## Supplied entries
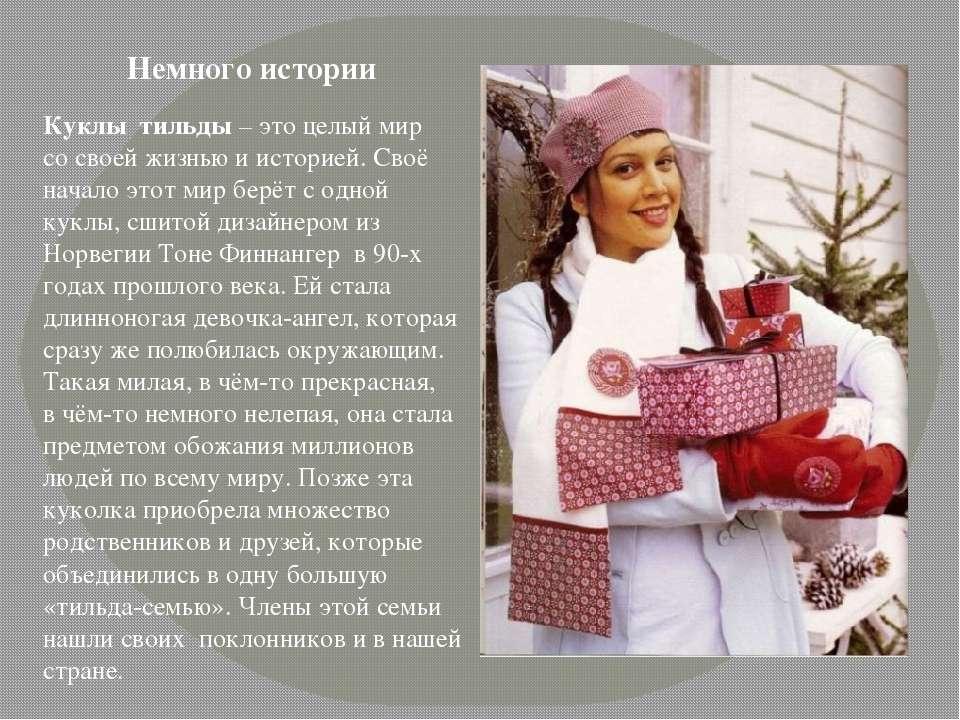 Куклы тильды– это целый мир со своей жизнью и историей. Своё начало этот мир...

--

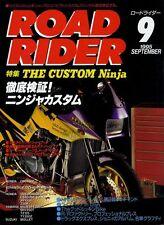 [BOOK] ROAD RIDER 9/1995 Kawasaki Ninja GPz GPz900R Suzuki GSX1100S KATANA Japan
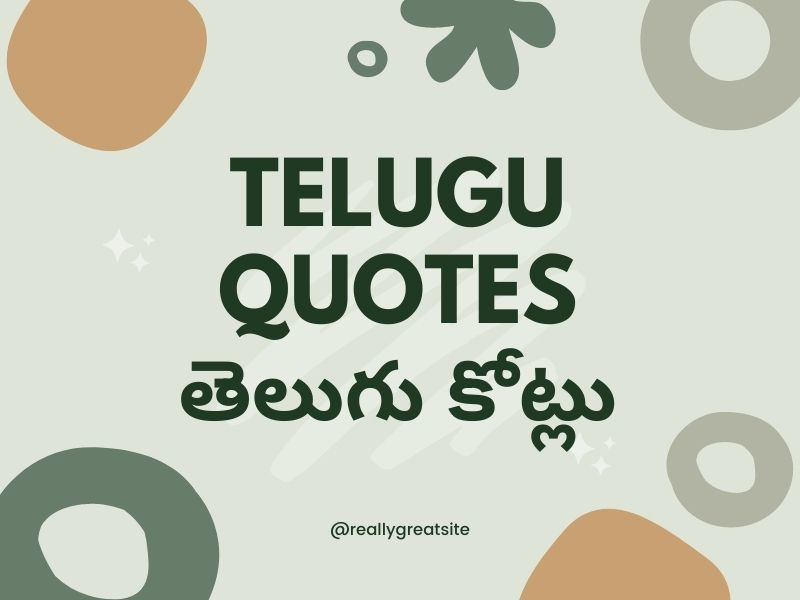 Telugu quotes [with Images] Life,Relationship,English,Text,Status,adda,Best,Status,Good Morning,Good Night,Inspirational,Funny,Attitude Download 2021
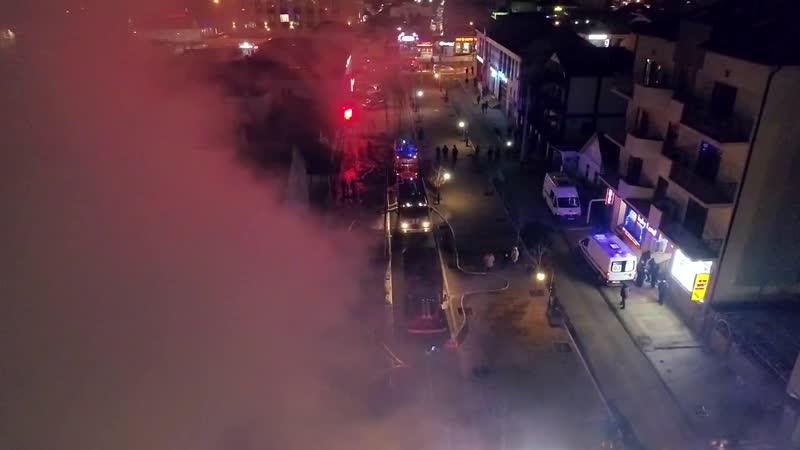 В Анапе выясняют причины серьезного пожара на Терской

## Your assignment
All lines above from the one containing "Telugu quotes [with" up to and including the one containing "В Анапе выясняют" are to be set down exactly, and nothing else. Leave images out.

## Completed task
 Telugu quotes [with Images] Life,Relationship,English,Text,Status,adda,Best,Status,Good Morning,Good Night,Inspirational,Funny,Attitude Download 2021
 В Анапе выясняют причины серьезного пожара на Терской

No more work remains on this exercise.